Your constructor argument nm
is, actually, not an array! Yes, I know it looks like one, because you wrote char nm[20]
. But, actually, it's char* nm
. That translation is performed automatically when you write an array type in a function parameter list. Yes, it's stupid. Blame C.
So, the error message is telling you that you cannot assign a pointer to an array. Fair enough. Doesn't really matter anyway, since the language also doesn't let you assign arrays to arrays. Lol.
This is why, since 1998, we've had std::string
to fix all these terrible problems:
class Student {
std::string name;
long number;
public:
Student (std::string nm, long val) :
name(nm), number(val) {}
};
If you must use an array, you can do this:
class Student {
std::array<char, 20> name;
long number;
public:
Student (std::array<char, 20> nm, long val) :
name(nm), number(val) {}
};
because std::array
, introduced in 2011, is a handy wrapper around raw arrays that can be assigned (and don't have that weird decay to pointers!).

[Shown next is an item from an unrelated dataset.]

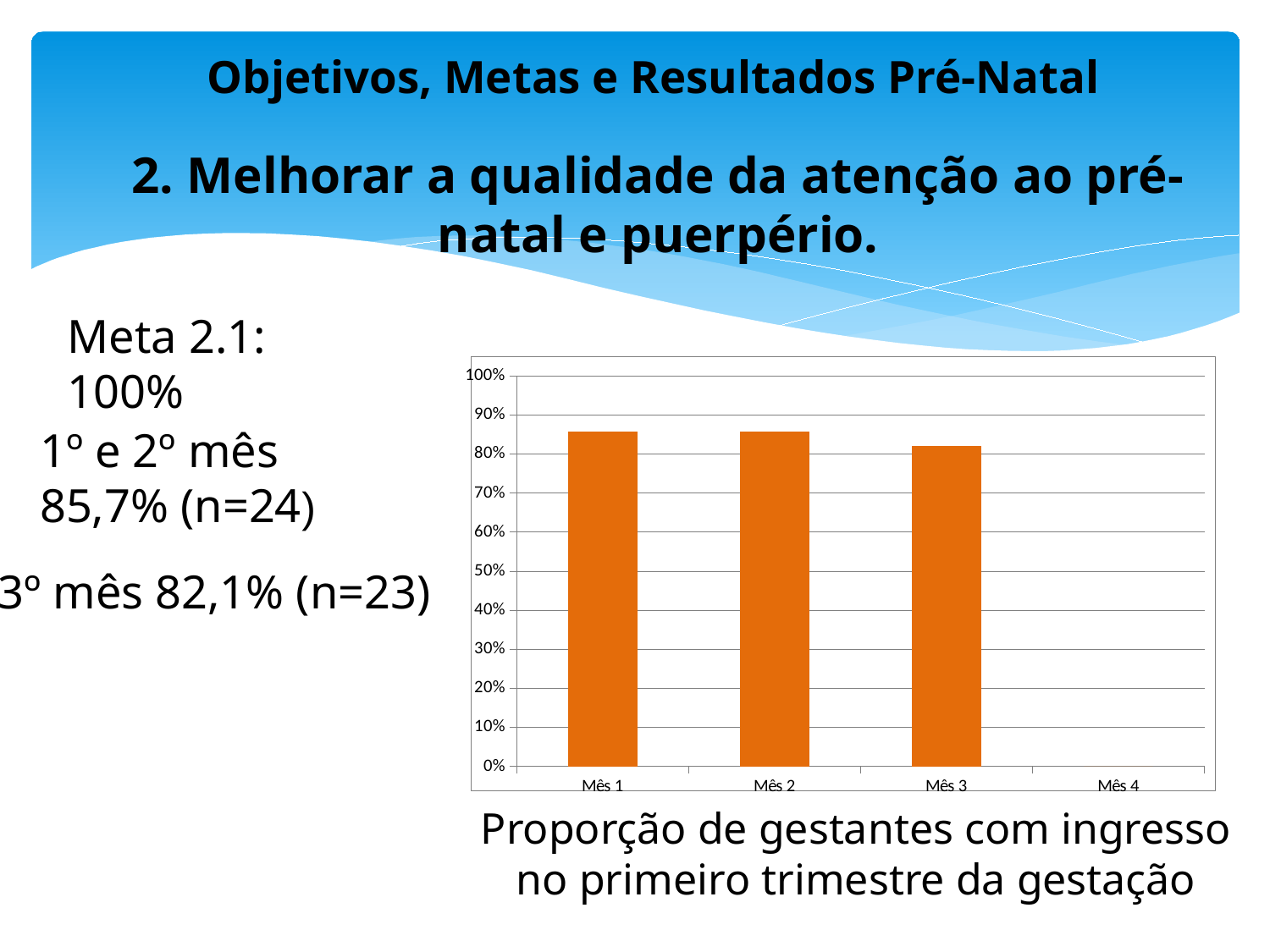
Which is larger, the value for Mês 2 or the value for Mês 3? Mês 2 Which x-axis category has no visible bar? Mês 4 What is the title shown below the chart? Proporção de gestantes com ingresso no primeiro trimestre da gestação What is the highest value shown on the y axis of the chart? 100% How many bars are visible in the chart? 3 Is the value for Mês 2 greater or less than 90%? less Is the value for Mês 3 greater or less than 70%? greater What kind of chart is shown on the slide? bar chart Is the value for Mês 1 greater or less than 80%? greater Which is larger, the value for Mês 1 or the value for Mês 3? Mês 1 How many categories are labelled on the x axis of the chart? 4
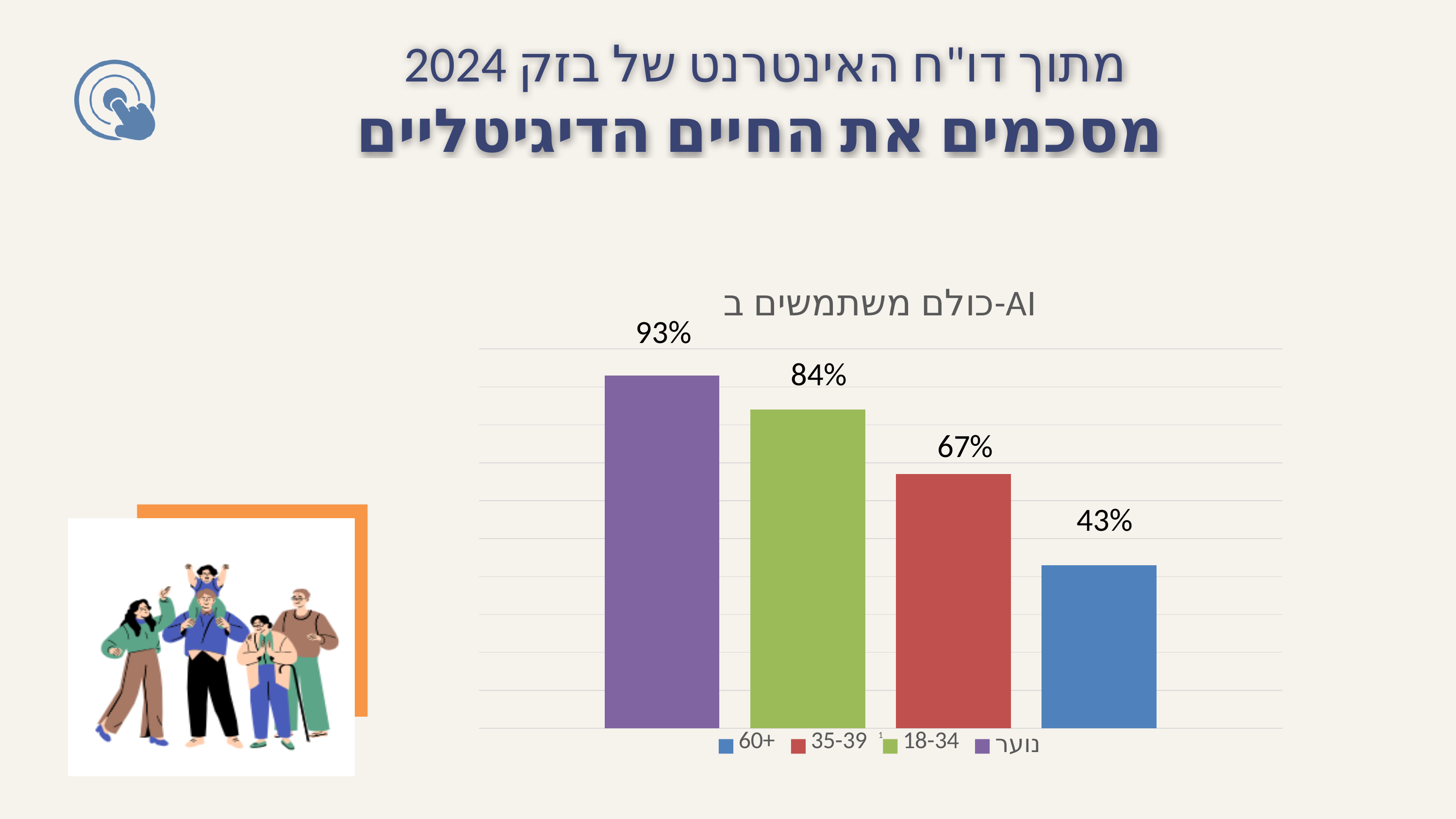
Which group has the lowest value in the chart? 60+ What kind of chart is shown on the slide? Bar chart What is the title of the chart? כולם משתמשים ב-AI What value is shown for the נוער (youth) bar? 93% How many entries does the chart legend list? 4 What value is shown for the 18-34 group? 84% Which is larger, the value for 18-34 or the value for 35-39? 18-34 Which group has the highest value in the chart? נוער What is the difference between the 18-34 value and the 35-39 value? 17% What is the difference between the נוער value and the 60+ value? 50% What value is shown for the 60+ group? 43% What value is shown for the 35-39 group? 67%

"Ah, but my teacher told me to use raw arrays," I hear you say. A shame, but we can fix that too. Either accept the array by reference, or take in a pointer to it (as you're doing now! but this drops the dimension 20
from the type and makes things unsafe -.-) and do a manual copy of each element from the source to the destination. Certainly not ideal, but it may be what your teacher is expecting if this is homework:
class Student {
char name[20];
long number;
public:
Student (char (&nm)[20], long val) :
number(val)
{
assert(sizeof(nm) == sizeof(name));
std::copy(std::begin(nm), std::end(nm), std::begin(name));
}
};
class Student {
char name[20];
long number;
public:
Student (char* nm, long val) :
number(val)
{
// just have to hope that the input is a pointer to **20** elements!